CAN the Philippines be the next Singapore under the Duterte administration?
More than 16 million Filipinos catapulted Rodrigo Duterte to the presidency on hopes that he would rule like
Lee Kuan Yew, who transformed a sleepy city-state into a first-world, crime-free economy.
Singaporean Ambassador to Manila Kok Li Peng sees such signs early in Duterte’s administration. It will not be easy for Duterte, though, she said.
“I think your president has many challenges to face and to deal with. But what’s striking is that he’s got a very comprehensive agenda and his ensemble is very experienced and very capable. He’s going to do it,” she told The Manila Times in a roundtable discussion Thursday.

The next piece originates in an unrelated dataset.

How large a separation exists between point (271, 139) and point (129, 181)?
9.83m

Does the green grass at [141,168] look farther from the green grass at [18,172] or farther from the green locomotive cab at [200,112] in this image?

Duterte took over an economy regarded by the Oxford Business Group (OBG) as the “best” in Southeast Asia.
The Philippine Stock Exchange index now trades at 7,000, nearly double the 3,600 in 2008. Foreign direct investments tripled during the period.
The Singaporean envoy was optimistic Duterte’s team wil be able to fulfill Filipinos’ dream of a wealthy, modern, clean and safe country.
“I think it’s the Philippines’ time. Every country has a time,” Kok said. “This is it.”
Kok said Singapore was more than willing to help the Philippines in its road to prosperity.
“In our bilateral relations, I think this is an exciting time in terms of the Philippine economy. Your economic growth is amazing and it has steadied for the last couple of years. So anything that boosts that further is going to draw a lot of attention,” she said.
Kok disclosed renewed interest among Singaporean businessmen in the Philippines’ retail, infrastructure, transportation and tourism sectors.
Singaporean carriers are also looking at adding more flights, especially to Manila, notwithstanding congestion problems in Philippine airports.
Investors are confident that these issues will be solved soon, she said.
Singapore carriers operate 148 weekly passenger flights in the Philippines, flying to Clark, Cebu, Davao, Iloilo, Kalibo and Manila.
“If we open up and improve connectivity, I think people-to-people links will be strengthened, it will boost tourism and businesses will come,” she said. “Once you connect two points, many things can happen.”